▶ **TASKS FOR THIS EXERCISE**
A) In the forum thread on Apistogramma filter flow, what did Jake101 do to his spray bar to calm the tank down?
B) Return the passage of the Apistogramma filter flow thread between "I have just" and "are swaying gently.", inclusive.
C) Write the next part of the Apistogramma filter flow thread, picking up after its last line.

▶ **READING TEXT**
::::::::::

# Apistogrammas - Filter flow



## Jake101 (31 Oct 2018)

Hi,

Quite many sources say that Apistogrammas should not have a strong water flow in the tank. How slow is a not-strong flow? Never had Apistos earlier, so I don't have any experience on this topic.


----------



## goldscapes (31 Oct 2018)

Good question!

I have just started keeping a pair myself, lovely little fish, really enjoying getting to know their characters.

I have them in a moderately planted tank with low rocks and thin pieces of wood, so plenty of cover and nooks and crannies to hide in.

The tank volume is 54L roughly 60x30x30 with an adjustable full width spray bar 3/5 pointing forwards, slightly towards the surface and 2/5 pointing down the back wall. Filter is stated to be 500lph.

The force from the spray bar isn’t quite enough to break the biofilm on the surface but there is constant flow around the tank as most of the plants are swaying gently.

I am planning to change to a stronger filter (same range but 700lph) in the next few days in order to better agitate the surface to break the biofilm, increase gas exchange and give a bit more flow for the Otos but am also concerned about how much flow is too much for these fish. I’ll let you know how I get on.

Right now they seem happy, they can hover without moving or drift with the current and have places to tuck out of the way. I guess the only real way to be sure is to try it out and observe any changes in their behaviour.

Hope this helps!


----------



## goldscapes (31 Oct 2018)

Darrel @dw1305 seems to know a thing or two about Apistogrammas.
He probably wouldn’t mind me repeating some of his advice on this. Which is high flow isn’t a bad thing as long as there is plenty to break it up and create calmer areas. He also advocates the use of moss caves placed in areas of low current to provide shelter.


----------



## Jake101 (1 Nov 2018)

Thanks @davexcape. Perhaps the flow was not too strong from the very beginning, but there were spots in the tank that were quite "windy". Anyhow, I drilled larger holes to my spray bar, and that seemed to calm the tank down quite a lot.


----------



## dw1305 (1 Nov 2018)

Hi all,





davexcape said:


> Which is high flow isn’t a bad thing as long as there is plenty to break it up and create calmer areas.

::::::::::

▶ **INFORMATION SUPPLIED**
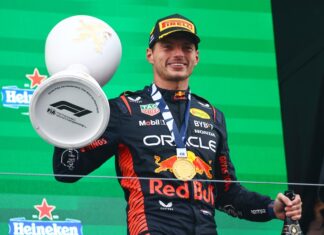 (ВИДЕО) Ниту дождот не беше пречка Верстапен да слави пред својата публика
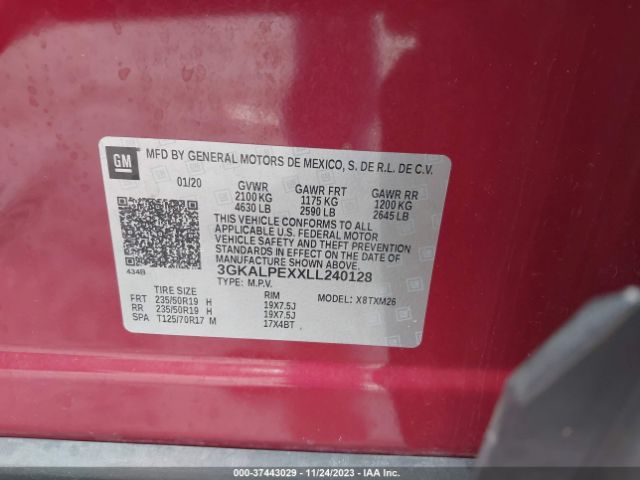 3GKALPEXXLL240128 GMC Terrain Slt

::::::::::

▶ **TASK RESULTS**
A) He drilled larger holes in it.

B)
I have just started keeping a pair myself, lovely little fish, really enjoying getting to know their characters.

I have them in a moderately planted tank with low rocks and thin pieces of wood, so plenty of cover and nooks and crannies to hide in.

The tank volume is 54L roughly 60x30x30 with an adjustable full width spray bar 3/5 pointing forwards, slightly towards the surface and 2/5 pointing down the back wall. Filter is stated to be 500lph.

The force from the spray bar isn’t quite enough to break the biofilm on the surface but there is constant flow around the tank as most of the plants are swaying gently.

C)
That one. Basically the more cover you have the happier they are, I recommend ApistoBob's web site for an <"over-view of their requirements">. Some species come from flowing water, there are examples in <"Ted Judy's 2016 Columbia diaries">.

A lot of it is back to the <"Discus don't live in environments with plants">, what it should say is "_Discus aren't collected in habitats with plants_", same applies to _Apistogramma_ spp. they are often collected from small, still pools choked with leaf litter, but this is during the dry season, and they are really on hold until the forest floods and they can disperse across the forest floor.

If you have a look at <"Tom Christofferson's">  travelogue pages, it gives you an idea of natural habitats. This one is <"Collecting in Pebas.....">.

cheers Darrel


----------



## Jake101 (1 Nov 2018)

Thank you, @dw1305. That is a very good info packet.


----------



## dw1305 (1 Nov 2018)

Hi all,





Jake101 said:


> That is a very good info packet.


Jake there are a couple of Swedish members on <"Apistogramma forums">, it isn't a busy forum, but it has a lot of very <"good posters on it">, and I would recommend joining.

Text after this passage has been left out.